Zachary Klaassen: Yeah. Wonderful talk, Josh. And I think the one question I want to follow up with is—as we move into 2025, let's say we get some of these trials designed and we fast-forward a year or two, and we have some head-to-head comparisons. Obviously, we want a biomarker that says, we have five options, let's start with this, and if that fails, we'll go to this. But is there a way that potentially by starting to get some of this head-to-head data, we could start to sequence a little bit more efficiently and provide patients with not only what we’re going to do next but maybe it's time for cystectomy? Is there a possibility that we start to learn something about the sequence of drugs?
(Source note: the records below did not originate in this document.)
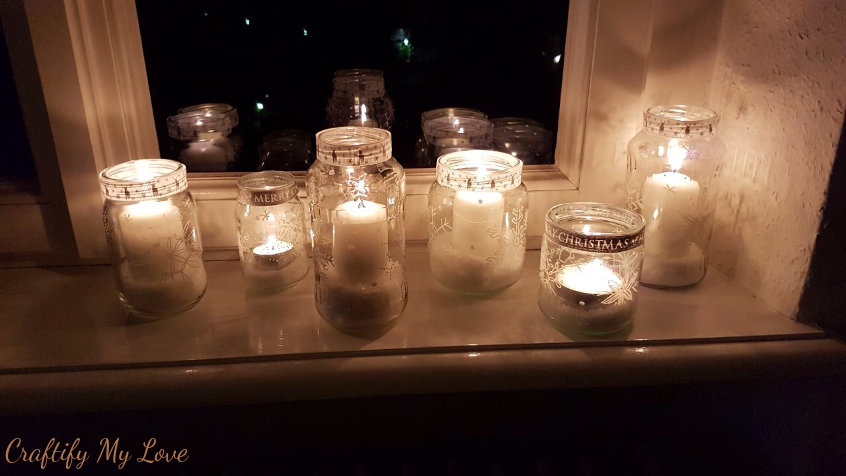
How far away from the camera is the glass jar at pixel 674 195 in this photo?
0.75m

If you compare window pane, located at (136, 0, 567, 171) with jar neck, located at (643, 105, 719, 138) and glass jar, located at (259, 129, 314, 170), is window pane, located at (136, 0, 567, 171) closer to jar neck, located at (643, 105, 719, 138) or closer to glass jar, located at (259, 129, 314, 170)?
glass jar, located at (259, 129, 314, 170)

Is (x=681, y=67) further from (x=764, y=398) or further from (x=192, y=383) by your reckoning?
(x=192, y=383)

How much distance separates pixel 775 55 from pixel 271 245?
64cm

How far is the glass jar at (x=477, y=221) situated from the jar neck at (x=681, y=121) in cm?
17

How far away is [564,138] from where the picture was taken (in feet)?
2.77

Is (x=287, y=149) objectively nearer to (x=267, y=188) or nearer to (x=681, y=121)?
(x=267, y=188)

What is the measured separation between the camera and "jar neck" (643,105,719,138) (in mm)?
708

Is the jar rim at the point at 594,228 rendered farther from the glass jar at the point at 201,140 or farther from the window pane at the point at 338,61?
the glass jar at the point at 201,140

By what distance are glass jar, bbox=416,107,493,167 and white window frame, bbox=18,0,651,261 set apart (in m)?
0.04

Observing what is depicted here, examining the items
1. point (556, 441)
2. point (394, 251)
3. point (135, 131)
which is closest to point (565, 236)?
point (394, 251)

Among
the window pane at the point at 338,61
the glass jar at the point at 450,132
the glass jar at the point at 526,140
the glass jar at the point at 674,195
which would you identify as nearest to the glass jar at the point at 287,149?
the window pane at the point at 338,61

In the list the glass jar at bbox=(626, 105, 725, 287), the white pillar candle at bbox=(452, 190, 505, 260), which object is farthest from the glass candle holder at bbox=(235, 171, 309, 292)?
the glass jar at bbox=(626, 105, 725, 287)

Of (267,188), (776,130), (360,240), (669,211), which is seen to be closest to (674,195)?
(669,211)

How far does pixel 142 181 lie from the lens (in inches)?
25.2
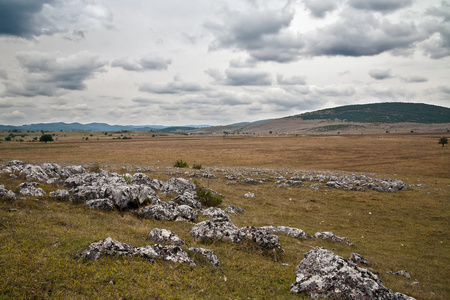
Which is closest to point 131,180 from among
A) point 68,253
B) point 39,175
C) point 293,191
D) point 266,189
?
point 39,175

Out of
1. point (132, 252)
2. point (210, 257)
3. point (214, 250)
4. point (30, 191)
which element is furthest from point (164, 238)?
point (30, 191)

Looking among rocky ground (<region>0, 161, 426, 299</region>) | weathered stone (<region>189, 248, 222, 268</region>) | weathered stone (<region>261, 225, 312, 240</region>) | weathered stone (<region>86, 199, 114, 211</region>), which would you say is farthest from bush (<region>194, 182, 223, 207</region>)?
weathered stone (<region>189, 248, 222, 268</region>)

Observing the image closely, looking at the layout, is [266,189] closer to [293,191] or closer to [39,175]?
[293,191]

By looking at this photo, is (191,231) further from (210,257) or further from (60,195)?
(60,195)

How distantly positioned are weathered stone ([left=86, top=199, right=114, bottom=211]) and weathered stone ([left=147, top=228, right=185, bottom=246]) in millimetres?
5448

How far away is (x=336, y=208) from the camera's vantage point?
25922 mm

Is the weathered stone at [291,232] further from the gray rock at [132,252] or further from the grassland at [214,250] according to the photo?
the gray rock at [132,252]

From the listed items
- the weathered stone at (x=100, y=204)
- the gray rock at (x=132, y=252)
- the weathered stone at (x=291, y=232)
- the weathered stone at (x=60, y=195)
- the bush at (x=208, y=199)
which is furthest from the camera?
the bush at (x=208, y=199)

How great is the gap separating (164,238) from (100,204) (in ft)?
21.9

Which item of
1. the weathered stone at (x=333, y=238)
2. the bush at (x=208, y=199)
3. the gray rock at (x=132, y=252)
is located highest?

Joshua Meeks: Yeah. I mean, I definitely think, for example, you intuitively have that already in the sense that if you look at a bladder that is bright red with CIS, and you give BCG and there's no budging of that, and you have CIS where the whole bladder remains blue-light positive, I think it's a very different bladder than one that has a tiny little area that you only find with blue light. So there's already some clinical information from that. Now, the main question that we're going to have is, can you quantify that? And there are some urine tumor assays that can get that and actually give a better readout. So for example, if you're not able to give a patient blue light, or someone's not able to do the endoscopic procedures that all of us do necessarily, you can have a number, for example. So I think those kinds of assays are coming along and will help, again, decrease the heterogeneity of these patients across trials.

Zachary Klaassen: Yeah. Like I said, great discussion. It's incredible. Roughly a decade ago, we were advocating for the single-arm trials to get agents. We have the agents. So I think this was one of those talks where it's exciting to look towards the future as we continue to parse out head-to-head data and really give our patients more feedback on what we think is our best option. Thanks for joining us again on UroToday.

Joshua Meeks: Great. Thanks again, Zach. Great to talk.